*Written task:*
Can you rewrite all the records below so that "observer" becomes "viewer", with everything else left unchanged?

*Records for the task:*

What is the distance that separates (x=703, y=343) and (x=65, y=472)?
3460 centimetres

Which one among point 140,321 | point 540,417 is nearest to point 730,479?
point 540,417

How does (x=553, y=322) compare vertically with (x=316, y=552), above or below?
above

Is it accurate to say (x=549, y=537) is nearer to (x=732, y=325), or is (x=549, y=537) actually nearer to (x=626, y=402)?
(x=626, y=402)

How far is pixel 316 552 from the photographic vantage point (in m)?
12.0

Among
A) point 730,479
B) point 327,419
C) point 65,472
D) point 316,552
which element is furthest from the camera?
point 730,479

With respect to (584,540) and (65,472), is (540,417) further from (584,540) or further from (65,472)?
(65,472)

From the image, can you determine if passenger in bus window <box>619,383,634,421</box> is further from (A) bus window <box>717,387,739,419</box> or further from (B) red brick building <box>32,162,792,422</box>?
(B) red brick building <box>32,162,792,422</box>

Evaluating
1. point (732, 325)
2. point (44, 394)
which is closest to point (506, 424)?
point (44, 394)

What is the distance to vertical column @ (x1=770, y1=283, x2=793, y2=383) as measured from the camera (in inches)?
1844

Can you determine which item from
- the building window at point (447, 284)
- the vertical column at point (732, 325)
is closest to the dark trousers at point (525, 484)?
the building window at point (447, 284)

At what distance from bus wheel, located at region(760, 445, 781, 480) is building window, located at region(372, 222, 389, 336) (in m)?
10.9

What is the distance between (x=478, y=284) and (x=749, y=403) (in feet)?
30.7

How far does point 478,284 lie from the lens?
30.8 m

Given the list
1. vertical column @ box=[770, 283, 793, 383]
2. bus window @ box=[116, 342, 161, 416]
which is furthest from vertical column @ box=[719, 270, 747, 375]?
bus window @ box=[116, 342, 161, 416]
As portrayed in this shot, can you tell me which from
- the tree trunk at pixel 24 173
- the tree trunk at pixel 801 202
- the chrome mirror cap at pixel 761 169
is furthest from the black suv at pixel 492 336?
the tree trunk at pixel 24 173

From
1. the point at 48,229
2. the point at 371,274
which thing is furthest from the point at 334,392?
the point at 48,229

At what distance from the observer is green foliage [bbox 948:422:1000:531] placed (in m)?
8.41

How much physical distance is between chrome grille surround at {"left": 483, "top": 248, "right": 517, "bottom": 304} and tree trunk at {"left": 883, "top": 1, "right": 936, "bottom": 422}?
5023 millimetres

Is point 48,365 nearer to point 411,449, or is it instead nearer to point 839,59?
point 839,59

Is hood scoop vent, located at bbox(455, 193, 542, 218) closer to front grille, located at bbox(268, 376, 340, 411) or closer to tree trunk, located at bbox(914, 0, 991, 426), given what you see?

*Exercise output:*
What is the distance that separates (x=703, y=343) and (x=65, y=472)?
3460 centimetres

Which one among point 140,321 | point 540,417 is nearest to point 730,479?
point 540,417

How does (x=553, y=322) compare vertically with (x=316, y=552), above or below?
above

Is it accurate to say (x=549, y=537) is nearer to (x=732, y=325), or is (x=549, y=537) actually nearer to (x=626, y=402)?
(x=626, y=402)

How far is pixel 316 552 from the photographic vantage point (in m)?
12.0

Among
A) point 730,479
B) point 327,419
C) point 65,472
D) point 316,552
which element is furthest from the camera?
point 730,479

With respect to (584,540) and (65,472), is (540,417) further from (584,540) or further from (65,472)?
(65,472)

From the image, can you determine if passenger in bus window <box>619,383,634,421</box> is further from (A) bus window <box>717,387,739,419</box> or further from (B) red brick building <box>32,162,792,422</box>?
(B) red brick building <box>32,162,792,422</box>

Evaluating
1. point (732, 325)
2. point (44, 394)
which is closest to point (506, 424)?
point (44, 394)

What is the distance to vertical column @ (x1=770, y1=283, x2=793, y2=383) as measured from the camera (in inches)?
1844

Can you determine which item from
- the building window at point (447, 284)
- the vertical column at point (732, 325)
is closest to the dark trousers at point (525, 484)?
the building window at point (447, 284)

At what distance from bus wheel, located at region(760, 445, 781, 480) is building window, located at region(372, 222, 389, 336) (in m)?
10.9

What is the distance between (x=478, y=284) and (x=749, y=403) (in feet)?
30.7

How far does point 478,284 lie from the lens?
30.8 m

Given the list
1. vertical column @ box=[770, 283, 793, 383]
2. bus window @ box=[116, 342, 161, 416]
which is furthest from vertical column @ box=[719, 270, 747, 375]?
bus window @ box=[116, 342, 161, 416]
As portrayed in this shot, can you tell me which from
- the tree trunk at pixel 24 173
- the tree trunk at pixel 801 202
- the chrome mirror cap at pixel 761 169
is furthest from the black suv at pixel 492 336?
the tree trunk at pixel 24 173

From
1. the point at 48,229
2. the point at 371,274
which thing is furthest from the point at 334,392?
the point at 48,229

At what distance from the viewer is green foliage [bbox 948:422:1000:531] placed (in m)?
8.41

How much physical distance is between chrome grille surround at {"left": 483, "top": 248, "right": 517, "bottom": 304} and tree trunk at {"left": 883, "top": 1, "right": 936, "bottom": 422}?
5023 millimetres

Is point 48,365 nearer to point 411,449, or is it instead nearer to point 839,59?
point 839,59

Is hood scoop vent, located at bbox(455, 193, 542, 218) closer to front grille, located at bbox(268, 376, 340, 411) or closer to tree trunk, located at bbox(914, 0, 991, 426), given what you see?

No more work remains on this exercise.